# Visualise results from model trained in clustering_analysis_training.ipynb

Author: Katharine Leney, April 2025

In [1]:
import joblib
import pandas as pd
import pickle
import os
import sys
import plotly.express as px  
sys.path.append("../src")
from utils.filter_dataframe import filter_dataframe_by_year, get_top_topics
from utils.parse_model_folder import parse_model_folder
from utils.generate_clean_labels import generate_clean_labels
from utils.generate_opportunity_table import generate_opportunity_table

In [2]:
# ====================================
# Load model and associated data
# ====================================

# Model name
model_name = f"bertopic_cluster_model"

# Build correct path
model_path = os.path.join("../models/", model_name, "model")

# Load the model
topic_model = joblib.load(model_path)

# Load texts and timestamps
with open(os.path.join("../models/", model_name, "texts.pkl"), "rb") as f:
    texts = pickle.load(f)

with open(os.path.join("../models/", model_name, "timestamps.pkl"), "rb") as f:
    timestamps = pickle.load(f)

model_label = parse_model_folder(model_name)
print(model_label)

# Make sure the outputs folder exists
os.makedirs("../outputs", exist_ok=True)

  from .autonotebook import tqdm as notebook_tqdm





In [3]:
# Explore top topics
#topic_model.get_topic_info().head(10)
topic_model.get_topic_info()

Unnamed: 0,Topic,Count,Name,Representation,Representative_Docs
0,-1,595,-1_fuel_emissions_passenger_global,"[fuel, emissions, passenger, global, aircraft,...",[Demand for air transport services was not mat...
1,0,233,0_safety_iosa_accidents_accident,"[safety, iosa, accidents, accident, audit, rat...",[22 Auditing to global standards and practices...
2,1,194,1_security_information_smart security_passenger,"[security, information, smart security, passen...",[Smart Security Smart Security is joint initia...
3,2,170,2_settlement_billion_processed_bsp,"[settlement, billion, processed, bsp, cass, is...",[IATA Cargo Account Settlement System (CASS) s...
4,3,146,3_charges_airport_airports_infrastructure,"[charges, airport, airports, infrastructure, c...",[Airports Savings in airport charges of $1.5 b...
5,4,143,4_global_governments_important_board,"[global, governments, important, board, great,...",[Annual Review 2021\n\nWillie Walsh Director G...
6,5,92,5_ndc_order_travel_retailing,"[ndc, order, travel, retailing, distribution, ...","[NDC offer and order management coverage, mean..."
7,6,90,6_baggage_fast travel_fast_boarding,"[baggage, fast travel, fast, boarding, passeng...",[The program provides self-service options at ...
8,7,89,7_e-freight_freight_e-awb_chain,"[e-freight, freight, e-awb, chain, supply chai...",[Key areas of focus for 2009 included Protecti...
9,8,84,8_saf_corsia_emissions_production,"[saf, corsia, emissions, production, carbon, f...",[Sustainable aviation fuels One of the most pr...


In [4]:
# ------------------------------------------------------------
# Visualize intertopic distances
# (move this to a function)
# ------------------------------------------------------------

# N.B. UMAP (Uniform Manifold Approximation and Projection)
# used for dimensionality reduction. 
fig_2d = topic_model.visualize_topics(custom_labels=True)

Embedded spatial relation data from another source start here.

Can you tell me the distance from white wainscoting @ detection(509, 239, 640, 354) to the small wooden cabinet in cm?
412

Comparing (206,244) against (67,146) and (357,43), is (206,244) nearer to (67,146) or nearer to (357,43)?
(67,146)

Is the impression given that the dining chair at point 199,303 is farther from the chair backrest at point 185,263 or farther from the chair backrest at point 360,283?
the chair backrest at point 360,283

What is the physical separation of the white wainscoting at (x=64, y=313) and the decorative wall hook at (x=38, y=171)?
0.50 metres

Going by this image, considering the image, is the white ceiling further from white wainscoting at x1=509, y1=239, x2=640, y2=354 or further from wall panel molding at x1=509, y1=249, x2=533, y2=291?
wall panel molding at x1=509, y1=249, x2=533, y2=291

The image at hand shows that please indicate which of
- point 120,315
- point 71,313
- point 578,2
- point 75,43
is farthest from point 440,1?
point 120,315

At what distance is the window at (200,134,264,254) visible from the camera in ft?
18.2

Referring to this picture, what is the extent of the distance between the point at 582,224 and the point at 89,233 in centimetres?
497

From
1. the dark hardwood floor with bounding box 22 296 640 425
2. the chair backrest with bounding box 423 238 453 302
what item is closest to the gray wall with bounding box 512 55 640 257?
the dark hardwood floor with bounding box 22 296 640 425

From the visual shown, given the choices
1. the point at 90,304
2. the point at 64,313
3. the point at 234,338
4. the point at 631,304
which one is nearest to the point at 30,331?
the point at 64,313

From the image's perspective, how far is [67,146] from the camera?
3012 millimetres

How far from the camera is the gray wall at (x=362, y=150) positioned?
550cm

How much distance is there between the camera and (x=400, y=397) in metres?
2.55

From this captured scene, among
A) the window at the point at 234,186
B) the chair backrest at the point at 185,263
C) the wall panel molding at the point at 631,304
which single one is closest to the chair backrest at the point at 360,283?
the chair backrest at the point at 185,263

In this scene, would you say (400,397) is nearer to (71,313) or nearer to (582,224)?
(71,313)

# Update background and grid
fig_2d.update_layout(
    plot_bgcolor="white",
    paper_bgcolor="white",
    font_family="Arial",
    title={
        "text": f"Intertopic Distance Map<br><sup>{model_label}</sup>",
        "x": 0.15,
        "font": {"size": 20}
    },
    width=1000,
    height=800,
    xaxis=dict(
        showgrid=False,
        zeroline=True,
        showline=True,
        ticks="outside",
        title=None
    ),
    yaxis=dict(
        showgrid=False,
        zeroline=True,
        showline=True,
        ticks="outside",
        title=None
    ),
    legend=dict(
        orientation="h",
        yanchor="bottom",
        y=1.02,
        xanchor="center",
        x=0.5
    )
)
fig_2d.write_html("../outputs/intertopic_distance_map_2D.html")   

fig_2d.show()

In [5]:
# ------------------------------------------------------
# Clean up labels and remove junk topics
# ------------------------------------------------------

# Retrieve the current model labels before overwriting
old_labels = topic_model.topic_labels_

# Generate new labels
clean_labels, junk_topics = generate_clean_labels(topic_model, top_n_words=1)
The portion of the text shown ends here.